__Estratto della fonte__
++++++++
Giurisprudenza - CORTE DI CASSAZIONE - Sentenza 10 febbraio 2016, n. 2635

Tributi - IVA - Imposta assolta in relazione alle spese di acquisto di beni e servizi concernenti autovetture - Indetraibilità ai sensi dell’art. 19-bis 1, del DPR n. 633/1972 - Rimborso dell’imposta non detratta - Legittimità

 

Fatto

 

La società ha presentato, in data 8 luglio 2004, istanza di rimborso dell'imposta sul valore aggiunto assolta negli anni d'imposta dal 2002 al 2004, in relazione alle spese di acquisto di beni e servizi concernenti autovetture, oltre agli interessi dovuti per legge, che non era stata detratta, in virtù dell’art. 19-bis 1, del d.P.R. 26 ottobre 1972, n. 633, a tenore del quale, in deroga alle disposizioni di cui all’art. 19 del medesimo decreto, non era ammessa in detrazione (salvo che per gli agenti o rappresentanti di commercio): - l'imposta relativa all'acquisto o alla importazione di ciclomotori, di motocicli e di autovetture ed autoveicoli indicati nel d.lgs. 30 aprile 1992, n. 285, articolo 54, lettera a) e c) (codice della strada), non compresi nella tabella B all. al d.P.R. n. 633 del 1972, e non adibiti ad uso pubblico, che non formano oggetto dell'attività propria dell'impresa, e dei relativi componenti e ricambi, nonché alle prestazioni di servizi dipendenti da contratti d'opera, di appalto e simili che hanno per oggetto la produzione di beni e per quelle dipendenti da contratti di locazione finanziaria, di noleggio e simili ed a quelle di impiego, custodia, manutenzione e riparazione relative ai beni stessi (lettera c); - l'imposta relativa all'acquisto o all'importazione di carburanti e lubrificanti destinati ad autovetture e veicoli, aeromobili, navi e imbarcazioni da diporto qualora non sia ammessa in detrazione l'imposta relativa all'acquisto, all'importazione o all'acquisizione mediante contratti di locazione finanziaria, di noleggio e simili di dette autovetture, veicoli, aeromobili e natanti (lettera d).
++++++++
__Istruzioni del compito__
Rispondi alle domande seguenti sulla sentenza della Corte di Cassazione.
1. In quale data la società ha presentato l'istanza di rimborso?
2. A quali anni d'imposta si riferisce l'IVA di cui la società chiede il rimborso?
3. Per quali soggetti fa eccezione il divieto di detrazione previsto dall'art. 19-bis 1?
Il materiale non ha alcun rapporto con la sentenza.

__Dati estratti__
++++++++
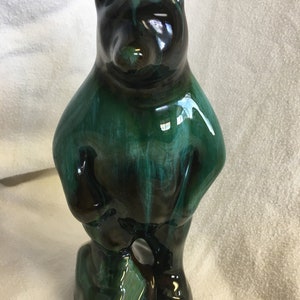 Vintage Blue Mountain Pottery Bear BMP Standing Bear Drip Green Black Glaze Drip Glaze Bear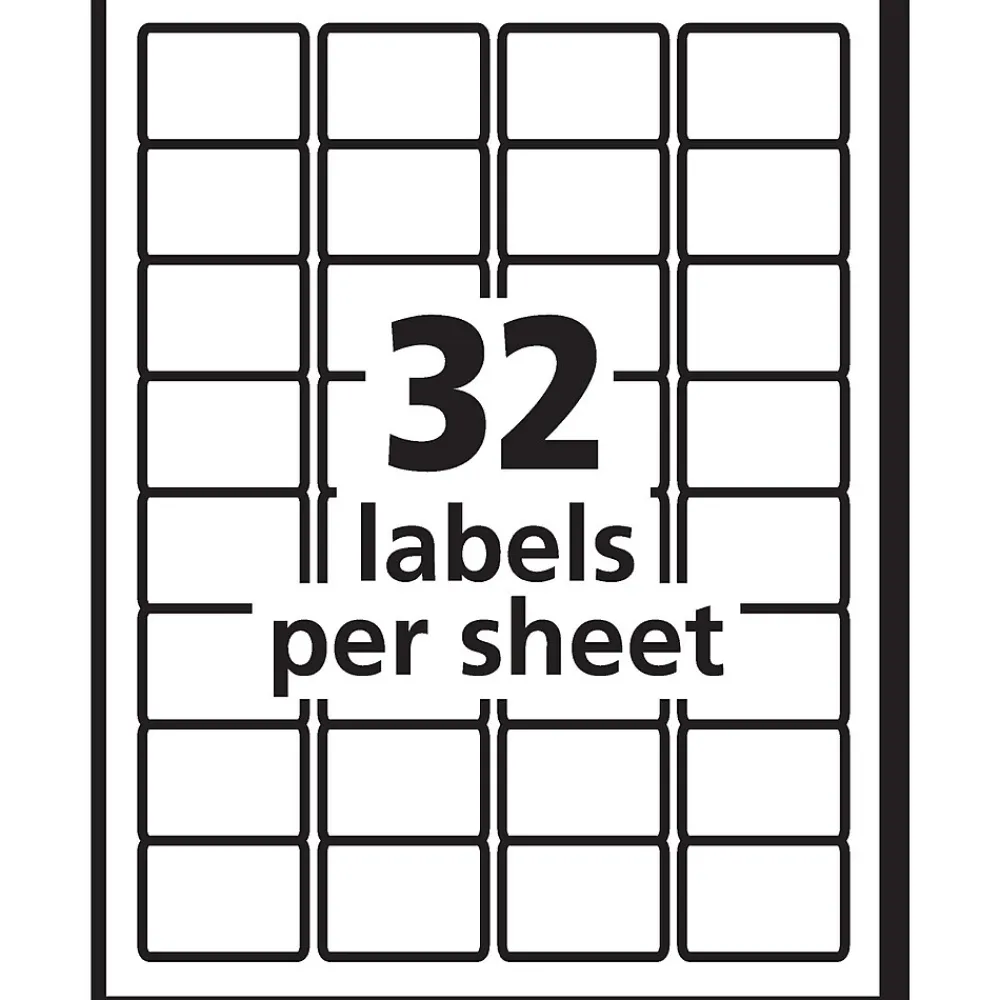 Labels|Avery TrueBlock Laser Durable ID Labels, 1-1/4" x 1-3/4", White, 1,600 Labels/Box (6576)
++++++++
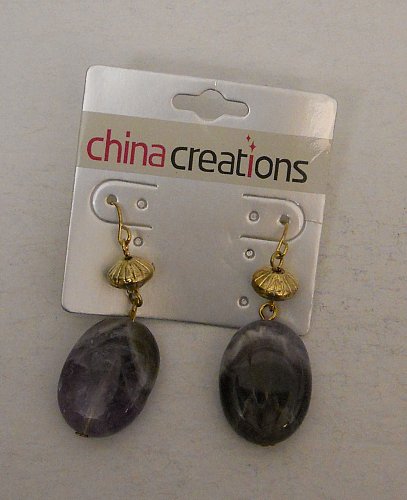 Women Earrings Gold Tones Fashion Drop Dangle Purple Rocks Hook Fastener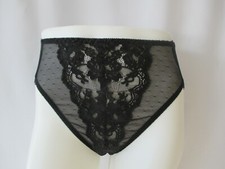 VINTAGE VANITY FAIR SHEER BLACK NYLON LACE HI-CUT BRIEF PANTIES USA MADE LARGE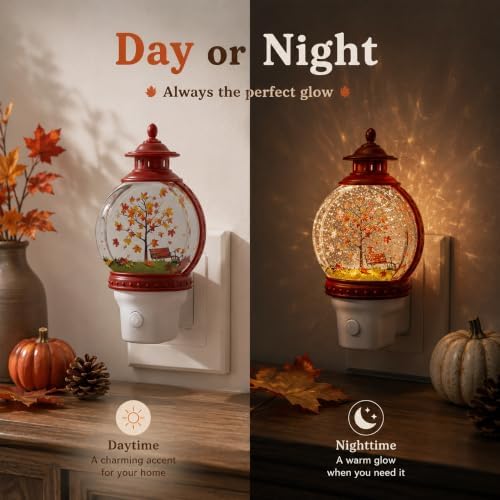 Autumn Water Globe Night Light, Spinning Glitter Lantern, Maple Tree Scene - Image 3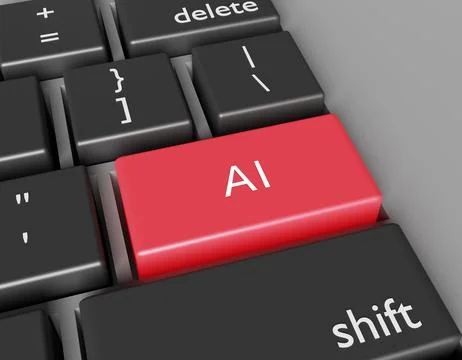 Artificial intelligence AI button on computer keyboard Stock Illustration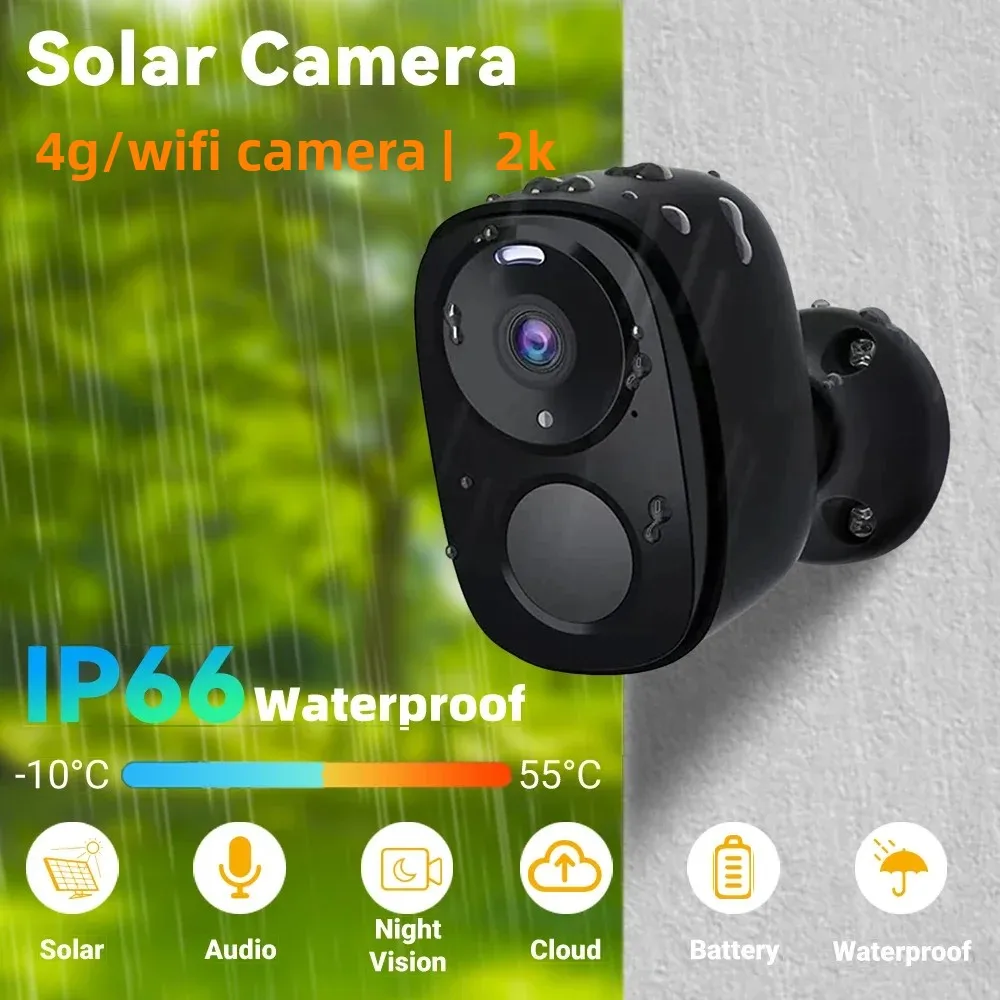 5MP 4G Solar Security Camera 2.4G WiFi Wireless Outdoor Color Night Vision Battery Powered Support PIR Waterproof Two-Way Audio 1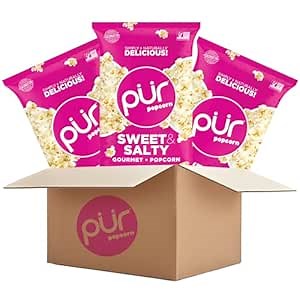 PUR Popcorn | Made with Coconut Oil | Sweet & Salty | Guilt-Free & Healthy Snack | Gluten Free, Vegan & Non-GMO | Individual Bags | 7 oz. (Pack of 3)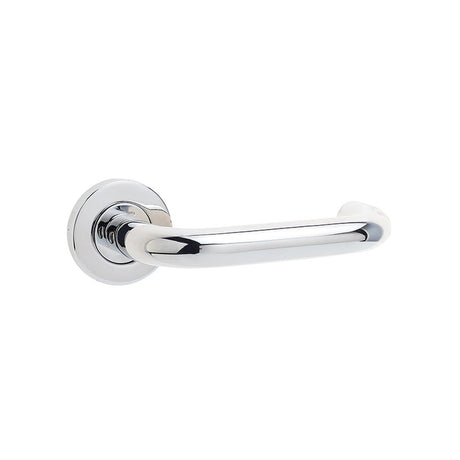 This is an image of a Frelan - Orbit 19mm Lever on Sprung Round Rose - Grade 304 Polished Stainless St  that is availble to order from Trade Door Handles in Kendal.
++++++++
__Soluzione proposta__
1. L'istanza è stata presentata l'8 luglio 2004.
2. Si riferisce agli anni d'imposta dal 2002 al 2004.
3. Fa eccezione per gli agenti o rappresentanti di commercio.